Stephen Gordon wonders whether eliminating the Canadian Wheat Board would be of benefit to consumers:

The Canadian Wheat Board: Won’t anybody think of the consumers?

The Canadian Wheat Board – a cartel for Canadian wheat producers – is experiencing the sort of troubles that all cartels have to deal with at some point or another: some of its members believe that they could do better on their own. We’ve all seen this story before, but a distinguishing feature of this issue is that the CWB cartel is enforced by the federal government.

So far, the debate has centred around the costs and benefits of the cartel for farmers: some are clearly winners, but some – especially those whose transportation costs to the world market are relatively low – would do better  by negotiating their own prices.
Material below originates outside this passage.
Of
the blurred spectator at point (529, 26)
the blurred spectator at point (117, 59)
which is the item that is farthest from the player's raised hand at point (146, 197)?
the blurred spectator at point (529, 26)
CWB defenders aren’t shy about impugning the patriotism of those who would abandon it (“This is as wrong as it is un-Canadian“), and even the New York Times noticed the fuss.

But I haven’t seen any media report that has made the connection between high prices for producers and high food prices for consumers.

The CWB is an export cartel that pools the supply produced by Canadian farmers in order achieve greater market power and therefore higher prices (incomes). In the absence of of the CWB, farmers would likely have to sell to the two or three large US-based agribusiness firms who dominate the trade (this is why the US hates the CWB so much). While such a move would lower incomes for Canadian farmers there is no guarantee that this would lead to lower prices for consumers due to the structure of the market.

Having talked to farmers about the CWB, it seems to me that the CWB leads to higher prices for most farmers most of the time. It also greatly mitigates risk. And it’s not like farmers are making a killing out there. Do we value arrangements that enhance the lot of farmers when they are competing in international markets against producers in the US and the EU that are much more heavily subsidized by their governments?

Economists generally support arrangements like copyright and patent protection that create monopoly power for creators of new works, a major distortion in market forces. Supporting farmers to pool their supply is much less distortionary, and yet it gets attacked by economists.

5 comments

  • The difference is that wheat is rival good, and knowledge isn’t.

  • True, but my point is that both are interventions in the marketplace that redistribute income from consumers to producers. In the case of copyright and patents the impact of the redistribution is much much larger than in the case of the CWB.

  • No-one is questioning wheat farmers’ property rights over what they produce. Or even their right to form a cartel (although I do have a problem when the powers of the federal govt are used to enforce it). The point is that the story doesn’t end with a cost-benefit analysis for producers.

  • It also occurs to me that since low-income households spend relatively more on food, this particular transfer from consumers to porducers amounts to a regressive redistribution of income.

  • If selling to the CWB was mandatory for all wheat farmers in Canada then it would be on firmer ground.

    But the fact that the CWB applies only to western farmers (except for most, but not all, of British Columbia) makes it appear as an aggregious attack on the freedom of farmers to do with their produce as they like.

    I think that even if the CWB is good for western wheat farmers as a whole (a debatable proposition), the monopoly can not stand. Individual rights trump the right of the whole.